Q : Vous savez ce qui s'est passé cet été avec la BBC (retrait de la diffusion vers l'Amérique du Nord), avec Radio Autriche Internationale et Radio Suisse Internationale (qui donne préférence à l'Internet)... On sent que celà se lézarde...

R : Je crois qu'aujourd'hui, plus que jamais, l'onde courte a un avenir. Elle a un avenir si elle fait d'avantage parler d'elle. Je crois que la principale difficulté à laquelle elle est confrontée, c'est la difficulté de l'information, de la communication. Tous les autres supports, les supports compétiteurs, font parler d'eux que ce soit la FM, le satellite, le cable ou même l'Internet. L'onde courte ne fait pas parler d'elle. De sorte que sur le marché tout le monde croit que ces nouveaux supports sont ou seraient destinés à remplacer l'onde courte ce qui n'est pas vrai.
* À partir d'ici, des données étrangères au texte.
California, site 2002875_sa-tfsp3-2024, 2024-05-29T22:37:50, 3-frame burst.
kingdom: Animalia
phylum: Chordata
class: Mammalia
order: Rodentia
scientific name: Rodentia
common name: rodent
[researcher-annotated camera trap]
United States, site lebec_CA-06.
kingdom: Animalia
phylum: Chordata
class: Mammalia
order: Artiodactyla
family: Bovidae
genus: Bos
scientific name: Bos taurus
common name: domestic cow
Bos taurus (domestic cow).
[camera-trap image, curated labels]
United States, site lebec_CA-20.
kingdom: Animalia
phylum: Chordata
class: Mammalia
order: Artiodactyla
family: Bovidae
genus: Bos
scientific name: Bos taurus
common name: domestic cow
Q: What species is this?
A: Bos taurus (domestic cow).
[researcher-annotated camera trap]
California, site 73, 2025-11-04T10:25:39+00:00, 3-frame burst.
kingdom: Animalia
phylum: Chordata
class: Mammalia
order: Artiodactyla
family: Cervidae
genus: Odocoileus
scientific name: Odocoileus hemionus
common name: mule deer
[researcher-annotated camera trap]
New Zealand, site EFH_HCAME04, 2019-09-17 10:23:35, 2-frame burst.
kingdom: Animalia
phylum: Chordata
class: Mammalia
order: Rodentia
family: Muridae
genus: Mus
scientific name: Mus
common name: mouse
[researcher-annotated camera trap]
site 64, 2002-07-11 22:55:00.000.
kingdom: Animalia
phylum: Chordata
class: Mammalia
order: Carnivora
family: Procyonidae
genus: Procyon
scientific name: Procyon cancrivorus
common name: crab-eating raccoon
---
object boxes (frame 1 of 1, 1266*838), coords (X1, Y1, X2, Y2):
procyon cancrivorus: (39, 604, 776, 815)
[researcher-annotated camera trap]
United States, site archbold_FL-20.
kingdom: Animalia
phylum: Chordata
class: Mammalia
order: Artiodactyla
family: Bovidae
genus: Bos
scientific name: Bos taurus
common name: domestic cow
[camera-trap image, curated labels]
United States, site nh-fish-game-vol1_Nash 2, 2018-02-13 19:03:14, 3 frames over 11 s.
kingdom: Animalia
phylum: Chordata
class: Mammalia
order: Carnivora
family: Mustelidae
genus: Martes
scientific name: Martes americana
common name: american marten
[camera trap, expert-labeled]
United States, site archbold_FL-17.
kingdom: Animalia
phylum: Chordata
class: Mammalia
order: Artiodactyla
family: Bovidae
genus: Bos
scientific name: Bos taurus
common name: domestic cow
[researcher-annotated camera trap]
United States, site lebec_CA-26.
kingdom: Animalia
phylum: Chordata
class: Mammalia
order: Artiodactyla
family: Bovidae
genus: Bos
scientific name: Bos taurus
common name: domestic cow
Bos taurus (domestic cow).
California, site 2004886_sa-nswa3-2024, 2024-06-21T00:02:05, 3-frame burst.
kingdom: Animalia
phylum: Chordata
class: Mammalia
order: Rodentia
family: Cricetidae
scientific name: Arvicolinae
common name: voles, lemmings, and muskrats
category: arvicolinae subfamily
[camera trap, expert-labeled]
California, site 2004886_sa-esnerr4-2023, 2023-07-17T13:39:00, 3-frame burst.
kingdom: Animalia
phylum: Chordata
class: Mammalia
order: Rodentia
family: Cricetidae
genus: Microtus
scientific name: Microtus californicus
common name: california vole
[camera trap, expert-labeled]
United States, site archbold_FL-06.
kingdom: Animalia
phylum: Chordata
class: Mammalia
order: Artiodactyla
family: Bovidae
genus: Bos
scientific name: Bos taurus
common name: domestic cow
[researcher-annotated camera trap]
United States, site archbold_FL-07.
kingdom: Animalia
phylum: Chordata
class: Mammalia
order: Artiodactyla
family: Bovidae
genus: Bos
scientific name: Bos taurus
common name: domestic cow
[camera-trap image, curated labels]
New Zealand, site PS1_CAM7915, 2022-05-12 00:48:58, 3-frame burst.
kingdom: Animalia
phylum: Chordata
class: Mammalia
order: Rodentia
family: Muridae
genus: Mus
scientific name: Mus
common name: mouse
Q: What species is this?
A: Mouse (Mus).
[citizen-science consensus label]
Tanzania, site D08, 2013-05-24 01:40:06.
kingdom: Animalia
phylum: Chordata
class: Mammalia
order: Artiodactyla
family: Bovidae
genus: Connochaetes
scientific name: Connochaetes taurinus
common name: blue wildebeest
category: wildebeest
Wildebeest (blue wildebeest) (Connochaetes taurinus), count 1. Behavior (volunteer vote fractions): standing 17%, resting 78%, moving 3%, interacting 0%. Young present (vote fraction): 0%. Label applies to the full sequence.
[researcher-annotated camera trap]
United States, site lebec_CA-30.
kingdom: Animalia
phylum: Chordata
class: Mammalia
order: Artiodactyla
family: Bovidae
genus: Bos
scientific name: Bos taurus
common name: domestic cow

La numérisation va apporter la réponse bien sûr , mais cet état de fait a créé un préjudice fort et lourd sur l'onde courte, en particulier sur ceux qui ne sont pas encore auditeurs d'onde courte.

Q : Comment fait-on parler de l'OC ?

R : Je crois qu'une bonne façon de faire parler de l'OC, c'est d'éduquer le marché, c'est d'éduquer les réseaux de vente , c'est de faire savoir que nous sommes encore là, c'est de diffuser de l'information collective pour montrer que l'OC n'est pas seulement une technique utilisée par une entité ici ou une entité là, que c'est un ensemble de gens qui constituent ce monde là et que les contenus sont riches, et que c'est le seul moyen de faire savoir instantanément au reste de la planète ce que pense un pays sur un problème donné.